Giant sculptures in a big field
On a trip to visit family in the USA, we went to visit Storm King Art Centre, which I'd been wanting to see for ages
On the first weekend of June I went to visit some family in the USA and we decided to spend some time along the Hudson River, in and around the Catskills and Ulster County. We stopped at Storm King Art Centre for a few hours, which I'd been wanting to see for ages — I really regretted not bringing my fancy Nikon with me, but oh well it's a heavy bit of gear to lug around, especially on short trips. We got lucky, because the rain that threatened to fall all weekend did not, and it made for some pretty dramatic photographs even on my old phone.
A photo of a sculpture named Five Swords, created in 1976 by Alexander Calder. The sculpture, which is bright red and curved, is sitting in a green field dotted with small white clovers, under a grey cloudy sky. In the distance are some small mountains.
A photo of myself standing underneath a huge sculpture by Zhang Huan, The Three Legged Buddha: "a copper and steel sculpture standing twenty-eight feet high and weighing more than twelve tons—represents the bottom half of a sprawling, three-legged figure, one of whose feet rests on an eight-foot-high human head that appears to be either emerging from or sinking into the earth." (Source)

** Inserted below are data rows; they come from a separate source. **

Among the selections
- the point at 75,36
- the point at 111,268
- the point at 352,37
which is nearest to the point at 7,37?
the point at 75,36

A photo of a field in a valley, with several giant architectural sculptures reminiscient of cranes or oil wells by Mark di Suvero. I am also in the photo, looking awkward next to a pretty tree in the foreground.
I rather like how these look. Classical, but also overgrown. (Also mildly reminiscent of Ayleid ruins from The Elder Scrolls IV.) Also — who knows what these are called? Could not for the life of me find the name.
Oh, you know, just me doing my superman thing. "Viewed up close, the massive scale of the steel work becomes apparent and its structural viability even more difficult to comprehend. With no visible evidence of the engineering holding the sculpture up, Suspended prompts contemplation of the relationship between its two conjoined, towering masses, coupled with questions about what lies below ground." (Source)
Tied with Three Legged Buddha as my favourite sculpture I saw that weekend, Maya Lin's Wavefield is embedded in the landscape itself and superb. Terrain vague in a literal sense — terrain vague is a term for a vacant lot, or "wasteland" in French, but which literally translates to "ground wave".